Reproduce each of the following items word for word, leaving out the pictures.
────────
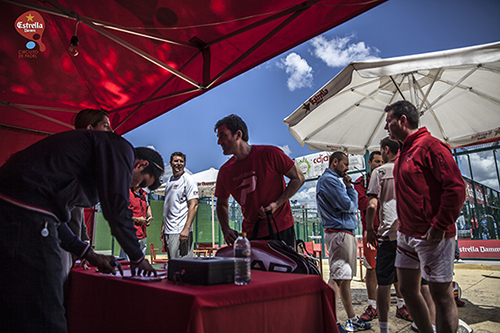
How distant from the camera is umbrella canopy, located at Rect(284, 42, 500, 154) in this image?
4371mm

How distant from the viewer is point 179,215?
4.15m

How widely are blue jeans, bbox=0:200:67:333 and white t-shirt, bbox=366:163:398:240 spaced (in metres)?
2.99

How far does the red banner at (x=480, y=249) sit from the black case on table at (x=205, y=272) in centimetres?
1094

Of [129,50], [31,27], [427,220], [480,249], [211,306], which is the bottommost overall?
[480,249]

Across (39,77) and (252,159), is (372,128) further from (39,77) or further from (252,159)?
(39,77)

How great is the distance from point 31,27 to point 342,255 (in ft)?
14.7

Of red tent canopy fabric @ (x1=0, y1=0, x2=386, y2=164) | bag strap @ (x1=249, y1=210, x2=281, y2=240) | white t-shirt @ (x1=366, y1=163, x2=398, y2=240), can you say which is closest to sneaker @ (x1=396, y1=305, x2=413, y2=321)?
white t-shirt @ (x1=366, y1=163, x2=398, y2=240)

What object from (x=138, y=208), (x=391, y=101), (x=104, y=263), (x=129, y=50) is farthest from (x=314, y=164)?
(x=104, y=263)

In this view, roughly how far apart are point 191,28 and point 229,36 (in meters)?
0.42

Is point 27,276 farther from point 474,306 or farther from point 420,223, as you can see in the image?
point 474,306

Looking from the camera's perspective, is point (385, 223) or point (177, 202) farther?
point (177, 202)

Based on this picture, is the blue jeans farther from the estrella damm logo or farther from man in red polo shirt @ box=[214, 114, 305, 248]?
the estrella damm logo

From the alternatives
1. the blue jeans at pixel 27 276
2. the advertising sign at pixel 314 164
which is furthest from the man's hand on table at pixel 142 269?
the advertising sign at pixel 314 164

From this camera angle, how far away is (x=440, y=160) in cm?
215
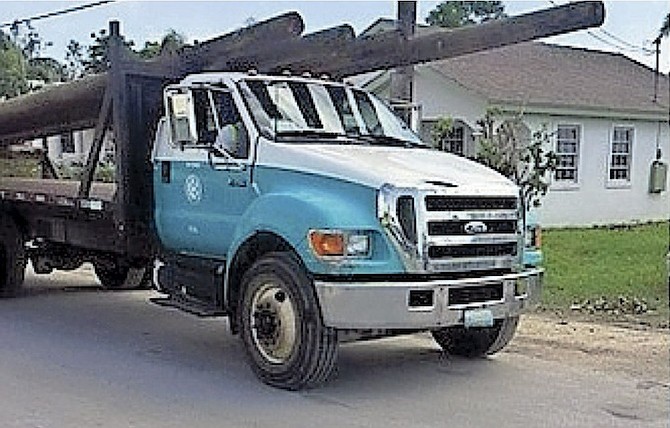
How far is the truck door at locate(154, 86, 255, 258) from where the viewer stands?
8336 mm

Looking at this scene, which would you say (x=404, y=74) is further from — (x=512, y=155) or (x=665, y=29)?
(x=665, y=29)

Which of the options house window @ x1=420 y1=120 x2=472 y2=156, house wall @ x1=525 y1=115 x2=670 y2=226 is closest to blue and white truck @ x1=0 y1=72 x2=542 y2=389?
house window @ x1=420 y1=120 x2=472 y2=156

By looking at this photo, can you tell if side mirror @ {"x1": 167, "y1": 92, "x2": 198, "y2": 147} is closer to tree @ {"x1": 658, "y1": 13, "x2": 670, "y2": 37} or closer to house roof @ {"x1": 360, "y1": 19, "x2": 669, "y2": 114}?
house roof @ {"x1": 360, "y1": 19, "x2": 669, "y2": 114}

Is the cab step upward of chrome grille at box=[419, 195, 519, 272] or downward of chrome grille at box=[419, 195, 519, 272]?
downward

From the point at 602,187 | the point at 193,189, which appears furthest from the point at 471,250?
the point at 602,187

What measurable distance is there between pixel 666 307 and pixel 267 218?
5831mm

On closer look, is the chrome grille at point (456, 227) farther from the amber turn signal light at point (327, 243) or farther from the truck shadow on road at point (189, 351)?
the truck shadow on road at point (189, 351)

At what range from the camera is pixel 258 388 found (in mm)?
7723

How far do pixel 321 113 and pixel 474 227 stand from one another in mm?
1920

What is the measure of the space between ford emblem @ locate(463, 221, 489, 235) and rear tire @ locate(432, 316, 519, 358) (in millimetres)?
1141

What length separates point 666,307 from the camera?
38.0ft

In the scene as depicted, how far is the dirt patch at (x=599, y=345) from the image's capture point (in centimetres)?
866

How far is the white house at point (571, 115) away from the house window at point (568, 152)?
0.02 metres

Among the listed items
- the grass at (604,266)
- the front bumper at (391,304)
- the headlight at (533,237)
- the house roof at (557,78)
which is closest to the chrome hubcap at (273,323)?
the front bumper at (391,304)
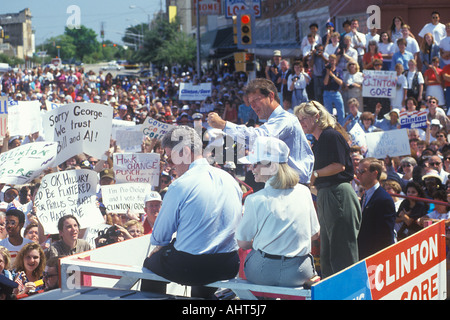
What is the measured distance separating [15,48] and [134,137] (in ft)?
329

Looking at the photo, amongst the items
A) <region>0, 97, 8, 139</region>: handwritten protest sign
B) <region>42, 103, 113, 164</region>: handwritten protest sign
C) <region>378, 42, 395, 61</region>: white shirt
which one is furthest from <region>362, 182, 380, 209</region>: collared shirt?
<region>378, 42, 395, 61</region>: white shirt

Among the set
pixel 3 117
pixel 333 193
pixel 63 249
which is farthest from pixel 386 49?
pixel 333 193

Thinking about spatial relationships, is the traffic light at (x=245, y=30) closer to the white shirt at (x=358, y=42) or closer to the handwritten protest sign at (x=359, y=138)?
the white shirt at (x=358, y=42)

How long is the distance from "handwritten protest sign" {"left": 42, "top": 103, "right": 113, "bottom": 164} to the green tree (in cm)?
12500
────────
TASK SOLUTION:
How distant from the camera is umbrella canopy, located at Rect(284, 42, 500, 154) in this image?
4371mm

How distant from the viewer is point 179,215?
4.15m

How widely are blue jeans, bbox=0:200:67:333 and white t-shirt, bbox=366:163:398:240 spaced (in metres)?
2.99

How far does the red banner at (x=480, y=249) sit from the black case on table at (x=205, y=272) in centimetres?
1094

Of [129,50], [31,27], [427,220], [480,249], [211,306], which is the bottommost overall?
[480,249]

Across (39,77) and (252,159), is (372,128) further from (39,77) or further from (252,159)?
(39,77)

How great is the distance from point 31,27 to point 342,255 (in ft)?
14.7

Of red tent canopy fabric @ (x1=0, y1=0, x2=386, y2=164) | bag strap @ (x1=249, y1=210, x2=281, y2=240) | white t-shirt @ (x1=366, y1=163, x2=398, y2=240), can you say which is closest to sneaker @ (x1=396, y1=305, x2=413, y2=321)?
white t-shirt @ (x1=366, y1=163, x2=398, y2=240)

What object from (x=138, y=208), (x=391, y=101), (x=104, y=263), (x=129, y=50) is farthest from (x=314, y=164)?
(x=104, y=263)

In this view, roughly how far apart are point 191,28 and point 229,36 (in meters)?
0.42

Is point 27,276 farther from point 474,306 or farther from point 420,223, as you can see in the image?
point 474,306

Looking from the camera's perspective, is point (385, 223) or point (177, 202) farther?
point (177, 202)

Based on this picture, is the blue jeans farther from the estrella damm logo or farther from man in red polo shirt @ box=[214, 114, 305, 248]?
the estrella damm logo

From the alternatives
1. the blue jeans at pixel 27 276
2. the advertising sign at pixel 314 164
which is furthest from the man's hand on table at pixel 142 269?
the advertising sign at pixel 314 164

From this camera angle, how far away is (x=440, y=160) in cm?
215
How far is the truck door at locate(154, 86, 255, 258) from where the viewer stands?
8336 mm

Looking at this scene, which would you say (x=404, y=74) is further from — (x=512, y=155) or (x=665, y=29)?
(x=665, y=29)

Which of the options house window @ x1=420 y1=120 x2=472 y2=156, house wall @ x1=525 y1=115 x2=670 y2=226 is closest to blue and white truck @ x1=0 y1=72 x2=542 y2=389?
house window @ x1=420 y1=120 x2=472 y2=156

By looking at this photo, can you tell if side mirror @ {"x1": 167, "y1": 92, "x2": 198, "y2": 147} is closer to tree @ {"x1": 658, "y1": 13, "x2": 670, "y2": 37} or closer to house roof @ {"x1": 360, "y1": 19, "x2": 669, "y2": 114}?
house roof @ {"x1": 360, "y1": 19, "x2": 669, "y2": 114}

Is the cab step upward of chrome grille at box=[419, 195, 519, 272] or downward of chrome grille at box=[419, 195, 519, 272]?
downward

From the point at 602,187 | the point at 193,189, which appears furthest from the point at 471,250?
the point at 602,187

What measurable distance is there between pixel 666 307 and pixel 267 218?
5831mm

On closer look, is the chrome grille at point (456, 227) farther from the amber turn signal light at point (327, 243) or farther from the truck shadow on road at point (189, 351)?
the truck shadow on road at point (189, 351)

At what range from the camera is pixel 258 388 found (in mm)?
7723

How far do pixel 321 113 and pixel 474 227 stand from one another in mm?
1920

What is the measure of the space between ford emblem @ locate(463, 221, 489, 235) and rear tire @ locate(432, 316, 519, 358) (in millimetres)?
1141

What length separates point 666,307 from the camera?
38.0ft

In the scene as depicted, how far is the dirt patch at (x=599, y=345) from the image's capture point (in centimetres)?
866

How far is the white house at point (571, 115) away from the house window at point (568, 152)?
0.02 metres

Among the listed items
- the grass at (604,266)
- the front bumper at (391,304)
- the headlight at (533,237)
- the house roof at (557,78)
which is closest to the chrome hubcap at (273,323)?
the front bumper at (391,304)
What is the measured distance separating [15,48] and [134,137] (in ft)?
329

Looking at the photo, amongst the items
A) <region>0, 97, 8, 139</region>: handwritten protest sign
B) <region>42, 103, 113, 164</region>: handwritten protest sign
C) <region>378, 42, 395, 61</region>: white shirt
which one is furthest from <region>362, 182, 380, 209</region>: collared shirt?
<region>378, 42, 395, 61</region>: white shirt

Among the set
pixel 3 117
pixel 333 193
pixel 63 249
which is farthest from pixel 386 49?
pixel 333 193

Thinking about spatial relationships, is the traffic light at (x=245, y=30) closer to the white shirt at (x=358, y=42) or closer to the handwritten protest sign at (x=359, y=138)?
the white shirt at (x=358, y=42)

How long is the distance from "handwritten protest sign" {"left": 42, "top": 103, "right": 113, "bottom": 164} to the green tree (in cm)?
12500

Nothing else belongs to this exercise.